Along with community news, Deer’s paper focuses on national news and native politics. But like many other native newspapers, The Eastern Door rarely provides analysis in its stories. For instance, the paper’s coverage of the Mohawk Roundtable negotiations between the chiefs of Kahnawake, Kanehsatake and Akwesasne explained the meetings and their purpose but neglected to question the motives of the people involved or note the larger impact of the Roundtable on native self-government initiatives.

Lately, however, Deer has been making the paper progressively tougher. One of the biggest stories in Kahnawake last year was the policing agreement between the Mohawk Peacekeepers and external police forces. Initially, the paper’s reporter at the time, E.J. Diabo, wrote stories that basically followed the public-relations statements of the Peacekeepers and the government.

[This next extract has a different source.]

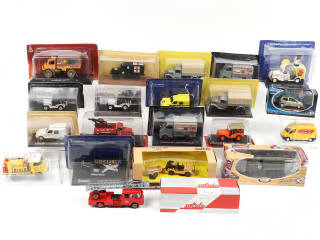 Lot 74 - DIVERS (20)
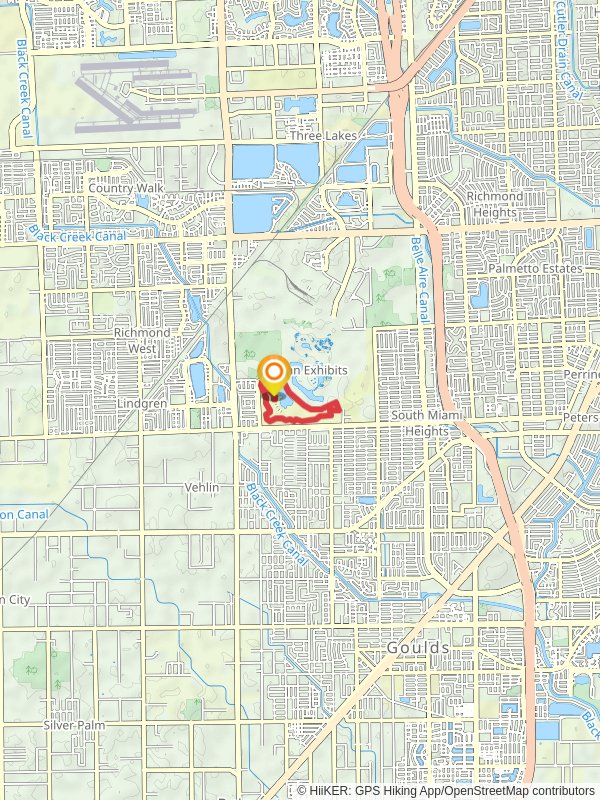 Larry and Penny Thompson Park Loop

But Deer took over the coverage after September 11, when the agreement was signed amid protests and vandalism. His cover story attempted to put it all in perspective. “The impact of the agreement, the vandalism and the images of violence in the media, have caused the community to take a hard look at itself,” he wrote. “Those opposed to the agreement say … that it erodes the jurisdiction and authority of the Mohawk People…. The Mohawk Council of Kahnawake say that the agreement only recognizes what is already in place.”

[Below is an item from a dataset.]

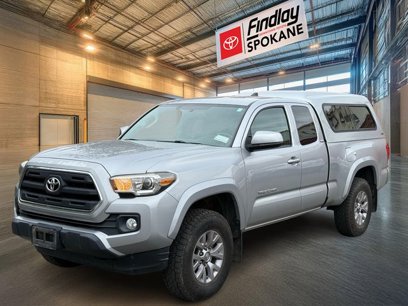 Certified 2017 Toyota Tacoma SR5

The article is not only the kind of clear, in-depth story that The Eastern Door needs more of, it also shows how Deer’s writing has matured. The editorial on the next page bluntly begins: “All the justification and rationalization in the community just doesn’t wash…. Violence is insidious.” This is a major shift from Deer’s very first editorial, where he took a safe middle line on the tradition shooting guns off to celebrate New Year’s Eve, suggesting that blanks be used instead. In other recent editorials, Deer has taken a stronger stand on such topics as the mainstream media and the image of native people outside the reserve.

While the effectiveness of The Eastern Door and other native publications may be up for discussion, their necessity is not. Both native and non-native critics of the mainstream media say that not enough coverage of native issues, but what is printed and broadcast usually portrays native people as violent, unlawful and dependent on government. Gerald Alfred thinks most coverage is implicitly negative, and while “the important things are development in our capacity to govern ourselves, resolution of land claims and peaceful accommodations made between whites and Indians, these things are never heard about unless- they go wrong, unless they cost people money.” Susan Oke has watched non native journalists at work in Kanehsatake and noticed that “they don’t know what the real issue is, they don’t know what questions to ask and whom to ask, and that’s why their coverage is not really accurate.”

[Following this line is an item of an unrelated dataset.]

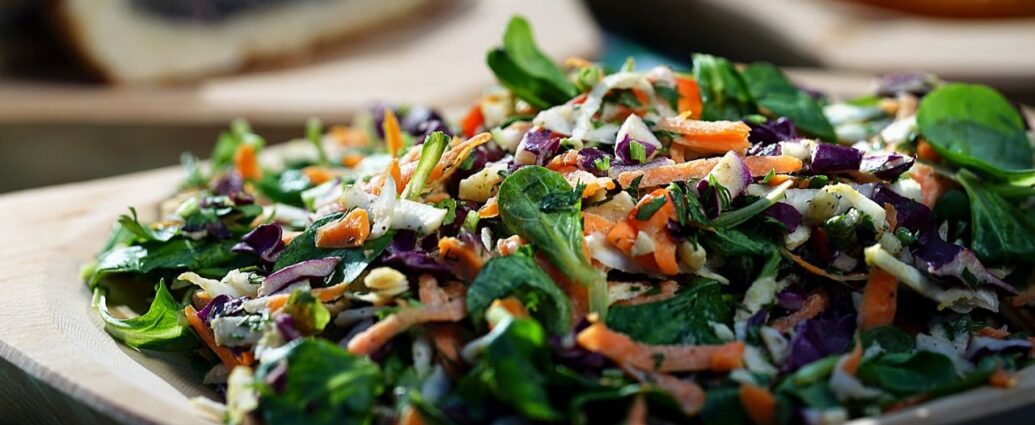 Czym zastąpić ryż w sałatkach?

Covering world, national, provincial and local news for Kahnawake has always been Deer’s goal, but with his limited resources, it has never been easy. The paper has fallen short of critical expectacations from both inside and outside the reserve. Deer and his staff also think the paper could be better. “I’d like to see more news,” Deer says. “I want to carry more news from the Internet, network more with other the outside.” He thinks of TheEaster Door should get connected to native papers and cover more stories in Kanehsatake and Akwesasne. But he is also very proud of his paper.” The Eastern Door is special because the Mohawks are special. Because Kahnawake is unique, the newspaper has to be unique. Kahnawake is on the cutting edge of a lot of issues. People look at it to see what Mohawk people are all about.”

Deer’s leisurely drive around Kahnawake on Friday mornings creates a weekly tide of excitement. “Did you see what was in The Eastern Door?” is echoed across the reserve. The delivery of the paper marks the end of a week of rumours about who was responsible for the car crash in the middle of town, what the chief thought about a local conflict or how federal legislation will affect native people. Deer has tried to make the paper a mirror of the community, and has succeeded also in reflecting his own ideas not those of an opinionated activist-but of the fatherly, traditional peacemaker that is the best of Kahnawake and the best part of himself.